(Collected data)
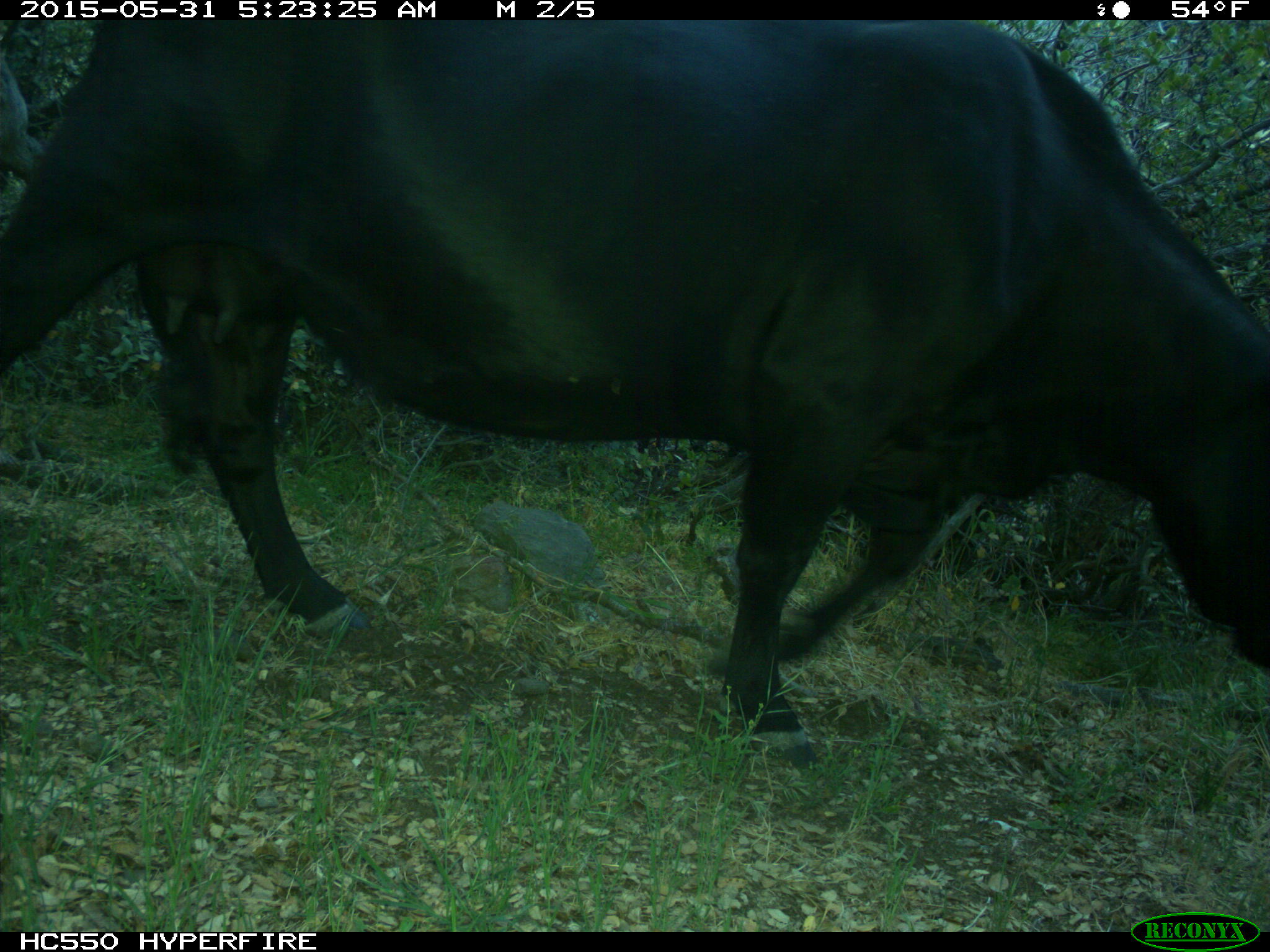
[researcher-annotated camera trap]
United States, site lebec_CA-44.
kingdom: Animalia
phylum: Chordata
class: Mammalia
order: Artiodactyla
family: Bovidae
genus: Bos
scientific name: Bos taurus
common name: domestic cow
Bos taurus (domestic cow).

- Brief -
Write the entries above out in full, exactly, with no images.

- Written answer -
[researcher-annotated camera trap]
United States, site lebec_CA-44.
kingdom: Animalia
phylum: Chordata
class: Mammalia
order: Artiodactyla
family: Bovidae
genus: Bos
scientific name: Bos taurus
common name: domestic cow
Bos taurus (domestic cow).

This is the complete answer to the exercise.